Action item
Output the data below in full, byte for byte. Nothing may differ.

Dataset entries
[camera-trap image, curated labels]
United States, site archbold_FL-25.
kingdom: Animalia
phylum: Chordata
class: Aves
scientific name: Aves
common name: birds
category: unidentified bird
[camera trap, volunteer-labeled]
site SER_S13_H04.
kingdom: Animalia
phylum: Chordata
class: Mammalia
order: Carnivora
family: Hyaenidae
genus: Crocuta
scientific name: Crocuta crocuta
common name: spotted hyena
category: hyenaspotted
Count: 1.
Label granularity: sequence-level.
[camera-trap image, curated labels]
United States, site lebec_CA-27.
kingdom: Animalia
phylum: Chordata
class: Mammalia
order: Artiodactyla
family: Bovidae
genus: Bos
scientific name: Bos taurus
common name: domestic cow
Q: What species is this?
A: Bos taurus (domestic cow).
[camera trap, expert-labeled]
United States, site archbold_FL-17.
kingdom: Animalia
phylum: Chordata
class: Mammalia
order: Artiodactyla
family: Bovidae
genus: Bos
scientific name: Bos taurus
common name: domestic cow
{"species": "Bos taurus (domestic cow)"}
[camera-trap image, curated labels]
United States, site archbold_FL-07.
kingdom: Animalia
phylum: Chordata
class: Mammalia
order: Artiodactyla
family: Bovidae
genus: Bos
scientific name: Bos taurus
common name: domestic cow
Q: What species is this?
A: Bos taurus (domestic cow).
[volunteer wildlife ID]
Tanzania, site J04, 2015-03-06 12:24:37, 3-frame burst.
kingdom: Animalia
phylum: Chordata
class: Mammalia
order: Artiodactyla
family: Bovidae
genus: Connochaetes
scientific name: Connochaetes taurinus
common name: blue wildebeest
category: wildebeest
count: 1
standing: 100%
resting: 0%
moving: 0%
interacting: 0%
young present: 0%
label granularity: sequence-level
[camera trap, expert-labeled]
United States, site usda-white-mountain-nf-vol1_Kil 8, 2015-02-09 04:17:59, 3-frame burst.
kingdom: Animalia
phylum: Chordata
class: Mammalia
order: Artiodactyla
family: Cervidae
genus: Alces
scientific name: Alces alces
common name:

Result
[camera-trap image, curated labels]
United States, site archbold_FL-25.
kingdom: Animalia
phylum: Chordata
class: Aves
scientific name: Aves
common name: birds
category: unidentified bird
[camera trap, volunteer-labeled]
site SER_S13_H04.
kingdom: Animalia
phylum: Chordata
class: Mammalia
order: Carnivora
family: Hyaenidae
genus: Crocuta
scientific name: Crocuta crocuta
common name: spotted hyena
category: hyenaspotted
Count: 1.
Label granularity: sequence-level.
[camera-trap image, curated labels]
United States, site lebec_CA-27.
kingdom: Animalia
phylum: Chordata
class: Mammalia
order: Artiodactyla
family: Bovidae
genus: Bos
scientific name: Bos taurus
common name: domestic cow
Q: What species is this?
A: Bos taurus (domestic cow).
[camera trap, expert-labeled]
United States, site archbold_FL-17.
kingdom: Animalia
phylum: Chordata
class: Mammalia
order: Artiodactyla
family: Bovidae
genus: Bos
scientific name: Bos taurus
common name: domestic cow
{"species": "Bos taurus (domestic cow)"}
[camera-trap image, curated labels]
United States, site archbold_FL-07.
kingdom: Animalia
phylum: Chordata
class: Mammalia
order: Artiodactyla
family: Bovidae
genus: Bos
scientific name: Bos taurus
common name: domestic cow
Q: What species is this?
A: Bos taurus (domestic cow).
[volunteer wildlife ID]
Tanzania, site J04, 2015-03-06 12:24:37, 3-frame burst.
kingdom: Animalia
phylum: Chordata
class: Mammalia
order: Artiodactyla
family: Bovidae
genus: Connochaetes
scientific name: Connochaetes taurinus
common name: blue wildebeest
category: wildebeest
count: 1
standing: 100%
resting: 0%
moving: 0%
interacting: 0%
young present: 0%
label granularity: sequence-level
[camera trap, expert-labeled]
United States, site usda-white-mountain-nf-vol1_Kil 8, 2015-02-09 04:17:59, 3-frame burst.
kingdom: Animalia
phylum: Chordata
class: Mammalia
order: Artiodactyla
family: Cervidae
genus: Alces
scientific name: Alces alces
common name:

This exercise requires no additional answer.